# Obt enclosure



## AlmightyQues (May 18, 2016)

Good obt enclosure ?
4 to 5 inches of eco earth 
Borrow in the corner and to climbing areas the enclosure is sprayed down


----------



## Poec54 (May 18, 2016)

Sprayed down?  They need *dry* substrate.  Moist cages can kill tarantulas from east and southern Africa.  They also need good ventilation.

What's the lid made of, screen?  If so that has to go; they can get their claws stuck on it and hang for hours or days. Plus tarantulas can easily tear thru fiberglass or aluminum screen, and that's not a spider you want loose in your house.  Are there other people living with you?  If that spider gets out, everyone in the house is at risk of being bit.  If you have cats or dogs, the bite can be serious, even fatal.   

Where's the water bowl?  'Climbing areas' = runways for it to allow it to bolt out of the cage easier.  You want it living at or under substrate level.

Did you do any research on what kind of caging OBT's need?

Reactions: Like 2 | Agree 5


----------



## Chris LXXIX (May 18, 2016)

I have a 0.1 in a way more little than yours enclosure, with bone dry substrate, a water dish, a piece of cork bark, some fake leaves and anchor points for the web.

Being you i would add just a couple of fake leaves. Spraying? Misting? Don't.

Reactions: Agree 1


----------



## AlmightyQues (May 18, 2016)

Poec54 said:


> Sprayed down?  They need *dry* substrate.  Moist cages can kill tarantulas from east and southern Africa.  They also need good ventilation.
> 
> What's the lid made of, screen?  If so that has to go; they can get their claws stuck on it and hang for hours or days. Plus tarantulas can easily tear thru fiberglass or aluminum screen, and that's not a spider you want loose in your house.  Are there other people living with you?  If that spider gets out, everyone in the house is at risk of being bit.  If you have cats or dogs, the bite can be serious, even fatal.
> 
> ...


Water bowls aren't really needed if you gut load the crickets with fruits and vegetables

Reactions: Disagree 4 | Funny 4 | Optimistic 1


----------



## AlmightyQues (May 18, 2016)

Chris LXXIX said:


> I have a 0.1 in a way more little than yours enclosure, with bone dry substrate, a water dish, a piece of cork bark, some fake leaves and anchor points for the web.so how about humidity 65-75% ? Dont blame me the care sheet at lllreptile have me the information and Mike tarantulas website
> 
> Being you i would add just a couple of fake leaves. Spraying? Misting? Don't.


----------



## Chris LXXIX (May 18, 2016)

AlmightyQues said:


> Water bowls aren't really needed if you gut load the crickets with fruits and vegetables


Don't make me laugh, now.

Reactions: Like 3 | Agree 6 | Funny 1


----------



## Flexzone (May 18, 2016)

AlmightyQues said:


> Water bowls aren't really needed if you gut load the crickets with fruits and vegetables


Let me flip it... do you get all your needed moisture from just food alone, answer is no... just like a human T's need *liquid water*, Put a water-dish in there.

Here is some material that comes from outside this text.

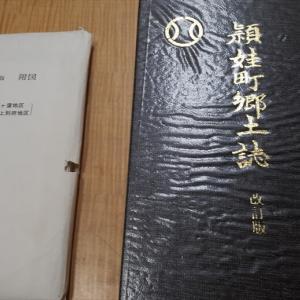 【96日目】図書館とミミズ。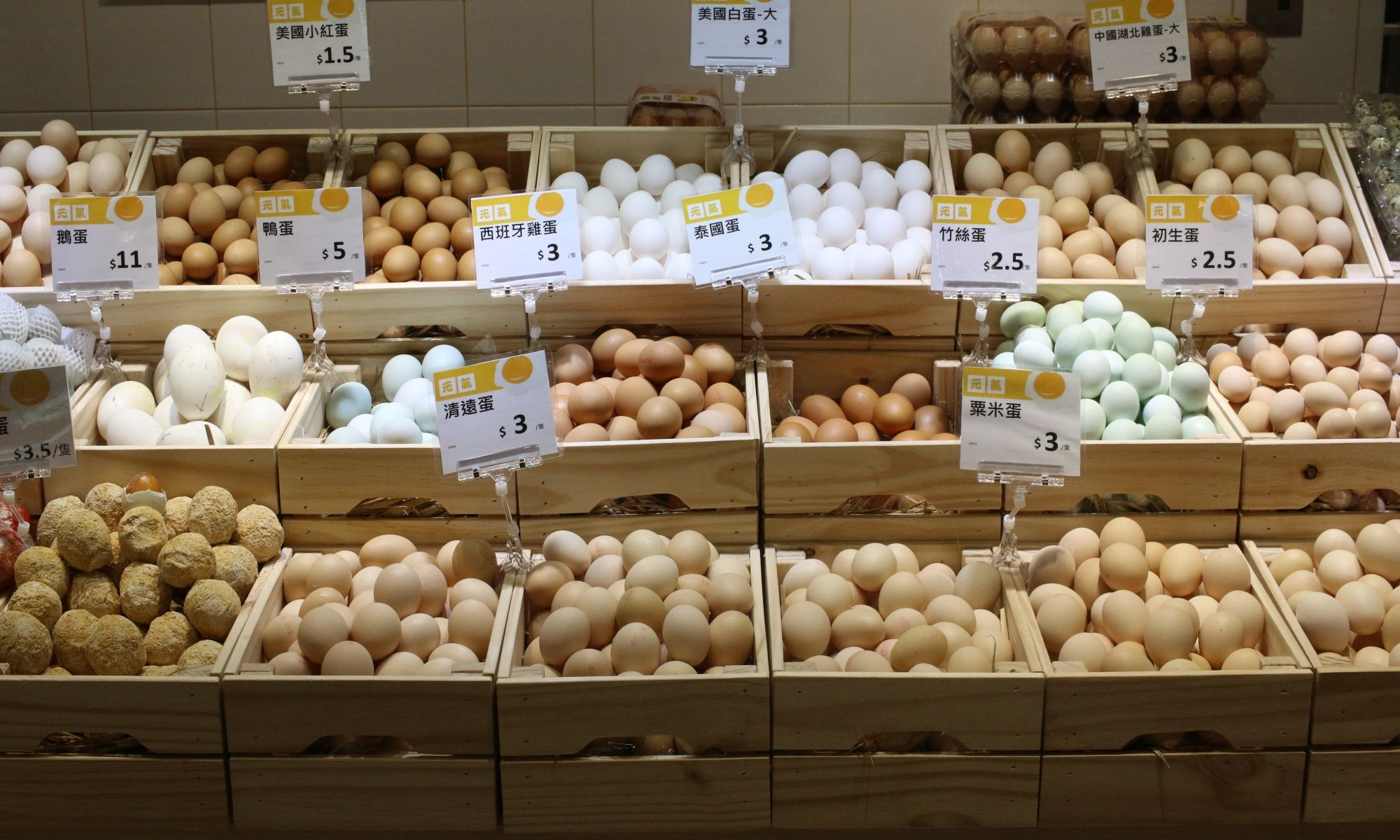 This Supermarket Has The Biggest Egg Selection in Hong Kong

Reactions: Like 2 | Agree 3


----------



## Poec54 (May 18, 2016)

AlmightyQues said:


> Water bowls aren't really needed if you gut load the crickets with fruits and vegetables



You set up an OBT cage like that, and you know more about spiders than we do?  You can learn a lot here from experienced collectors and breeders.  There's a lot of misinformation on the internet, like care sheets that will kill spiders if you follow the advice.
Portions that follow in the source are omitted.